Ad aggravare la nostra situazione, giocano i calcoli del profitto a breve termine che ognuna delle forze in campo articola sul suo pallottoliere: da un lato, i pentastellati che, riportando un successo su uno dei principali cavalli di battaglia della loro crociata antipolitica, mirano a recuperare quei consensi perduti proprio a partire dal trionfo nelle elezioni del 2018; al loro fianco, un amletico PD, che, per non far crollare il governo in cui sono succubi degli alleati grillini, ostentano un sia pur tiepido e ondivago sostegno al “sì”; sul fronte opposto, il centrodestra, che da una vittoria del “sì” si aspetta intanto un tentativo di scioglimento delle Camere, con nuove elezioni e, in prospettiva, un premio di maggioranza dalla legge elettorale che ne dovrebbe derivare col riassetto dei collegi uninominali (previsione generalizzata di un “cappotto” a danno del centrosinistra). Calcoli di bottega.

Rissa in galleria, emblematico quadro di Umberto Boccioni

Un’antica e nuova idea di partito

Questo scenario di breve periodo andrebbe a scapito della rappresentanza sia territoriale – regioni e province vedrebbero ridurre o azzerare i propri eletti – sia ideale (o d’interessi), con ulteriore perdita di contatto fra eletti ed elettori (si passerebbe da un eletto ogni 96.000 elettori a uno ogni 150.000). Per tacere dell’influenza che acquisterebbero i rappresentanti regionali, in occasione dell’elezione del Presidente della Repubblica.

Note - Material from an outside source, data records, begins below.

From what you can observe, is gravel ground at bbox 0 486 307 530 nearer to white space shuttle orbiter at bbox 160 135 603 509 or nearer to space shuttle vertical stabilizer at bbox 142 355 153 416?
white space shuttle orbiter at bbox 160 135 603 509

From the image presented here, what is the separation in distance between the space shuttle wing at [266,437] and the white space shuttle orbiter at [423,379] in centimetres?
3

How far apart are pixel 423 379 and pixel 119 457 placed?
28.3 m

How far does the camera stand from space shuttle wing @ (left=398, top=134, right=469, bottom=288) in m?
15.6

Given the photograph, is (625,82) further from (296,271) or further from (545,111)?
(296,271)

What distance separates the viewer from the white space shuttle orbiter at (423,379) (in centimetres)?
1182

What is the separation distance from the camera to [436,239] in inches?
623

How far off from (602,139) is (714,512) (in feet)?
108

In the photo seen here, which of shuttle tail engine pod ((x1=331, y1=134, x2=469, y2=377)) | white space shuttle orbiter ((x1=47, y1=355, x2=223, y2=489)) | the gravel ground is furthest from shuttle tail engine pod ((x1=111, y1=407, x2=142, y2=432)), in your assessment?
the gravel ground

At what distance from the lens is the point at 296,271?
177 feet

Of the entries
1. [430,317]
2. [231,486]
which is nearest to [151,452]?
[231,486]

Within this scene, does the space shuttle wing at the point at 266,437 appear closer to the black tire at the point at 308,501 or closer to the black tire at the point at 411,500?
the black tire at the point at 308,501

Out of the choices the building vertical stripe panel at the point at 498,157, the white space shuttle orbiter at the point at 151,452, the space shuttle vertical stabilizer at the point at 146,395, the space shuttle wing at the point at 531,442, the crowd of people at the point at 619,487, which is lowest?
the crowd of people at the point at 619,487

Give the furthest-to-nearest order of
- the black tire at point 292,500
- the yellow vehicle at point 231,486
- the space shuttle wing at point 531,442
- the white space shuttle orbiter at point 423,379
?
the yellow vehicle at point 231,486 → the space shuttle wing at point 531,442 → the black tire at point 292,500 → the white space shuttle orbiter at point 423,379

Ma non è di questo che voglio parlare, né della qualità dei nostri rappresentanti, pochi o tanti che siano: i criteri di selezione dovrebbero far parte di quella generalizzata revisione costituzionale alla quale accennavo. E ne dovrebbe far parte una rivisitazione del Partito, già cinghia di trasmissione fra la società civile e quella politica.

 

D’altra parte, la crisi del Parlamento è sotto gli occhi di tutti, ed è stata soltanto accentuata dal Covid-19 e dall’inopinata megalomania del Presidente del Consiglio: istituzione esautorata di fatto, impacciata da regolamenti macchinosi, alla quale approdano soggetti sempre meno qualificati, in forza di leggi elettorali che si susseguono, senza che si riesca a trovare – in questa materia sì – una decorosa stabilità. Ormai la rappresentanza che s’invoca è quella degli interessi di questa o quella categoria, di questo o quel gruppo sociale: almeno le Corporazioni di una volta avevano una loro regolamentazione e i conflitti venivano armonizzati dalla superiore autorità dello Stato; oggi le lobbies – che pure potrebbero e dovrebbero trovare una disciplina giuridica alla luce del sole – sono quei gruppi di pressione che operano sott’acqua, irresponsabilmente e ai margini della legge (talvolta violandola). In tale quadro, la funzione stessa del partito politico appare superata, gli interessi delle varie categorie potendo essere meglio tutelati e rappresentati dai Sindacati (datoriali, dei lavoratori, dei pensionati). Il Partito nasce e trae la sua ragion d’essere dall’appartenenza a una storia identitaria a forte contenuto ideale, e si giustifica come laboratorio di aggiornamento di quel patrimonio ideale e scuola di formazione delle classi dirigenti. Altro che cartelli elettorali o congreghe di notabili sottratti al giudizio popolare e pronti a cambiare bandiera ad ogni soffio di vento!